• **TASK ITEM**: Output the lines from the one holding "陇南简易式地上衡/100吨称沙石便携式称重仪" to the end of the entries that follow, exactly and only those, minus any pictures.

• **MATERIAL FOR THE TASK**:
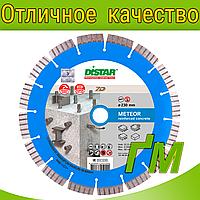 Алмазный диск для УШМ Distar Meteor H-12 1A1RSS/C3-W 125x2,2/1,3x12x22,23-10, фото 1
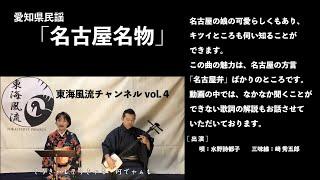 東海風流チャンネル 第四回目「名古屋名物」編 第四回目となる今回は、...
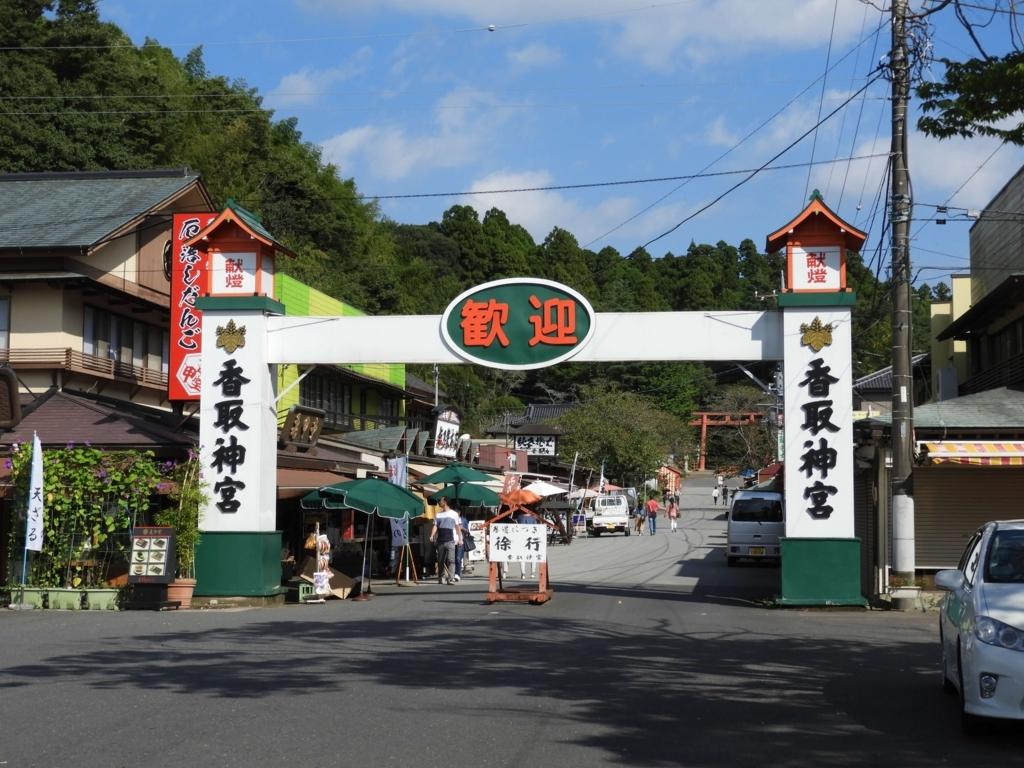 参道入り口の土産物屋
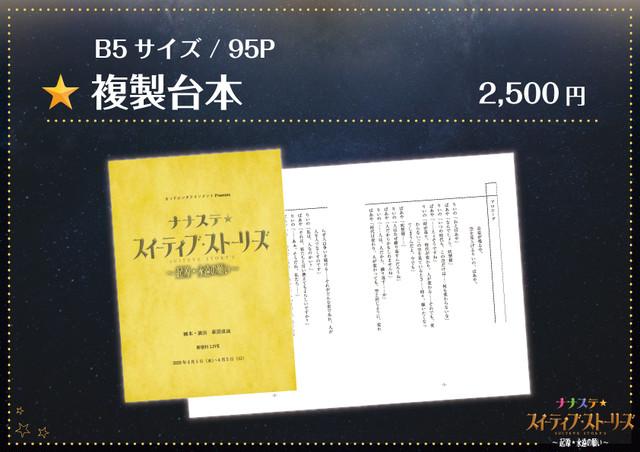 複製台本/舞台「ナナステ☆スイーティブストーリーズ~起源・永遠の願い~」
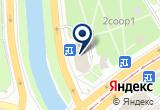 «Союзпечать, торговая сеть» на Яндекс карте Санкт-Петербурга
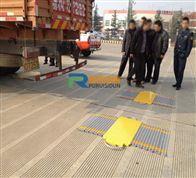 陇南简易式地上衡/100吨称沙石便携式称重仪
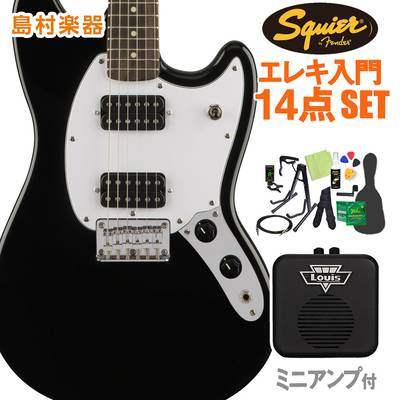 Squier by Fender Bullet Mustang HH Laurel Fingerboard Black エレキギター 初心者14点セット 【ミニアンプ付き】 ムスタング 【スクワイヤー / スクワイア】【オンラインストア限定】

• **REPLY**:
 陇南简易式地上衡/100吨称沙石便携式称重仪
 Squier by Fender Bullet Mustang HH Laurel Fingerboard Black エレキギター 初心者14点セット 【ミニアンプ付き】 ムスタング 【スクワイヤー / スクワイア】【オンラインストア限定】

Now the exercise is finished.